Berbagai kegiatan di kampus juga sudah mulai mengurangi penggunaan produk kemasan sekali pakai. Saat rapat, tersedia dispenser dan gelas, dan dalam acara besar yang terpaksa menggunakan air minum kemasan, tersedia tempat sampah terpilah.
Role Model
“Jadi kita tidak hanya memberi edukasi ke instansi luar yang minta edukasi, karena edukasi dan menabung sampah ini sudah masuk dalam layanan publik Poltekes. Kita sekaligus menjadi role model dalam pengelolaan sampah,” terang Igo.
Pengelolaan sampah memerlukan pembentukan karakter untuk menumbuhkan kecintaan terhadap lingkungan. Igo tidak hanya fokus mengumpulkan sampah, tetapi juga melibatkan berbagai pihak untuk mengelola sampah bersama. Ia senang dan bangga karena halaman kampus mulai bersih dari sampah.
“Awalnya itu saya nimbrung dengan Hari Kesehatan Nasional (HKN), mahasiswa mengadakan kegiatan jadi saya nimbrung dan mencanangkan Ayo Mulai Bijak Plastik dengan cara mengurangi penggunaan plastik sekali pakai untuk kegiatan di kampus,” kata Igo.
Igo menambahkan bahwa pengelolaan sampah kini menjadi tuntutan dan tanggung jawab semua pihak penghasil sampah, berdasarkan UU Nomor 18 Tahun 2008 tentang pengelolaan sampah. Semua penghasil sampah harus bertanggung jawab atas sampah yang dihasilkan. Bahkan ada edaran terbaru Gubernur Provinsi Lampung yang mengimbau kantor swasta dan lingkup Pemerintah Provinsi Lampung untuk ramah lingkungan.
“Sebelumnya juga ada Pergub tentang pembatasan penggunaan plastik. Namun aplikasi di lapangan masih belum terlaksana. Karena permasalahan sampah ini tidak selesai jika hanya satu pihak yang bergerak. Yang kita tumbuhkan itu kesadaran dan kepedulian lingkungan, kemudian dengan sampah kita ingin mendapat sesuatu yang bernilai,” jelasnya.
Bank Sampah
Seperti program dari Bank Sampah Golden, selain menabung sampah dengan konversi nilai rupiah, kini ada gerakan menabung sampah dengan nilai gramasi emas bekerja sama dengan pegadaian.
“Jadi kita juga menjadi binaan pegadaian, menerima berbagai jenis sampah dari mahasiswa maupun masyarakat umum untuk mendapat reward saat menabung sampah.
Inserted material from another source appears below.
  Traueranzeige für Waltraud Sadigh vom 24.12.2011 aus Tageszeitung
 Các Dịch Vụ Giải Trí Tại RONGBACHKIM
Tapi tujuan utamanya adalah kesadaran memilah sampah dan bijak menggunakan plastik sekali pakai,” tegasnya, Selasa, 6 Agustus 2024.
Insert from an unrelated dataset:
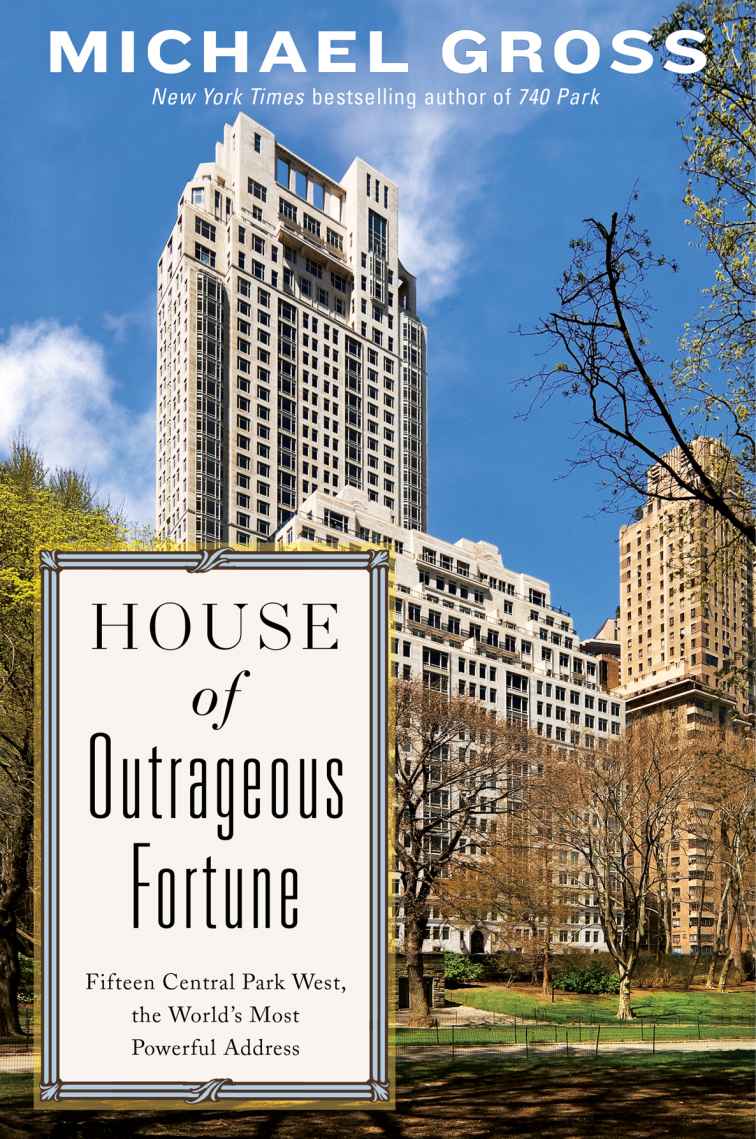 House Of Outrageous Fortune Fifteen Central Park West The Worlds Most Powerful Address Gross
Gerakan anak muda di Lampung dalam menangani sampah kini sudah mengalami kemajuan meski belum terlihat masif. Dari 115 bank sampah di Lampung, yang aktif sekitar 90 komunitas. “Kalau untuk pergerakan, banyak anak muda sekarang bergerak untuk lingkungan. Walaupun pergerakannya masih langkah-langkah kecil, gerakan besar dimulai dari yang kecil,” ujarnya.
Igo mengatakan bahwa gerakan bisa dimulai dari diri sendiri seperti membawa tumbler saat bepergian, menggunakan totebag, serta tidak menggunakan plastik sekali pakai.
Saat ini, Bank Sampah Golden fokus pada plastik low value yakni plastik yang bernilai rendah, seperti kersek dan lainnya. Plastik ini dicacah-cacah dengan alat hingga menjadi serpihan untuk pengisi bantal maupun sofa pengganti dakron.
“Kami juga membuat gantungan kunci dari sampah-sampah ini,” ujarnya.
Pemasarannya masih di lingkungan kami, soalnya saat produksi sudah laku terjual. Mungkin nanti untuk jangka panjang kita bisa produksi lebih banyak lagi, kata Igo.